In my previous blog I pointed out how critical it is for the state to set a good example when it comes to introducing more merit-based recruitment in Serbia and how this process, if run well, can be a good step in this direction - setting the tone for other recruitment processes inside these same companies. Since a company like EPS (Serbian power utility) is still the single largest employer in Serbia, the power of this company in setting such a positive example is hard to overstate.
However, while open competition for recruiting Directors of public enterprises is a positive step, there are other aspects of the governance of public enterprises where recent developments give cause for concern. One notable element is the behavior of their Boards.
Boards of public and state-owned enterprises are expected to follow the direction of their (main) shareholder - in this case the state - when it comes to setting a strategy.

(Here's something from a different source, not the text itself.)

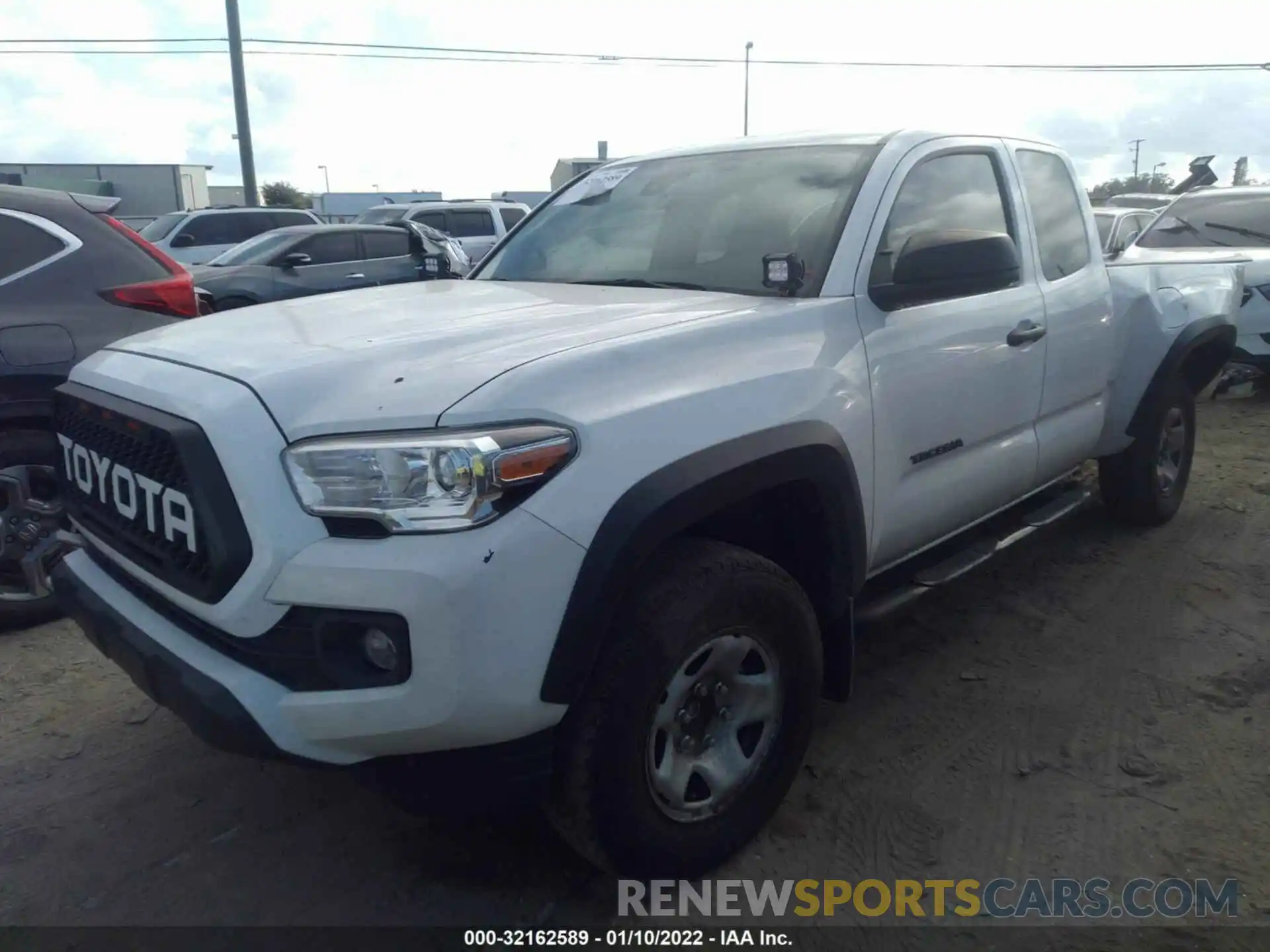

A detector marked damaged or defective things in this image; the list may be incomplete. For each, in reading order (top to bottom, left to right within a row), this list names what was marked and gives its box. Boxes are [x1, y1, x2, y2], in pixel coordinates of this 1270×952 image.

damaged hood [109, 275, 751, 439]
damaged vehicle [37, 130, 1238, 873]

However, Boards and Management of public and state-owned enterprises are also expected to have a significant degree of autonomy when it comes to day-to-day operational decisions, in which the state should, in theory, not interfere.
These principles were defined and put in place in many OECD countries in the 1980s, as part of the so called ‘New Public Management’ reforms. This was done in response to the perception that direct political interference in the management of these organizations was damaging to their performance, and one of the main reasons for these entities to run-up significant losses.
The governance architecture for public and state-owned enterprises that is in place in Serbia reflects these principles. However, there are frequent and disturbing cases of Boards disregarding - or even openly acting against - the strategic direction provided by their owner, the state. This is not only bad practice, it can potentially do serious damage to the interests of the owner, which, ultimately, are Serbia’s citizens.
One recent example is the decision by the Board of Postanska Banka to blatantly disregard strategic direction provided by the Ministry of Finance on the design of Postanska’s future strategy. The Board decided, without providing adequate reasons, to cancel a procurement process to recruit advisory services on the definition of its corporate strategy, ostensibly because the Board did not like the strategic direction set by its owner.
In no private sector environment would such a decision be tolerated by the owner. It also imperils critical commitments the government has made towards IFIs and foreign investors.
This follows previous cases in the financial sector, including one with the Deposit Insurance Agency, where strategic instructions by the Ministry of Finance were either (partially) disregarded or ignored. Boards have also spectacularly failed to implement state policy in other cases, like in RTB Bor and Resavica. In the case of public pharmacies, Boards overseeing clusters of pharmacies failed to act when some public pharmacies (the one in Pancevo being the best known) ran up debts and arrears of close to Euro 10 million, showing that Boards even fail on rudimentary oversight and accountability issues.
One can only speculate why Boards have acted (or failed to act) in this way, but it is clear that their actions and attitude do not serve the public interest.
The World Bank Group, and in particular the International Finance Corporation, are supporting the professionalization of corporate governance in Serbia, including for state-owned and public enterprises. This includes putting in place a certification procedure that would confirm (through a written exam) knowledge of Corporate Governance and be a prerequisite for appointing Board member (and management). There will be one authority empowered by law to issue these certificates and several providers of the training curricula.
However, while these efforts are a step in the right direction, their impact will remain limited as long as Boards do not respect the first and most important principle of corporate governance: in matters of strategic importance, Boards need to implement the directions given by the enterprises’ owner - in this case, the state.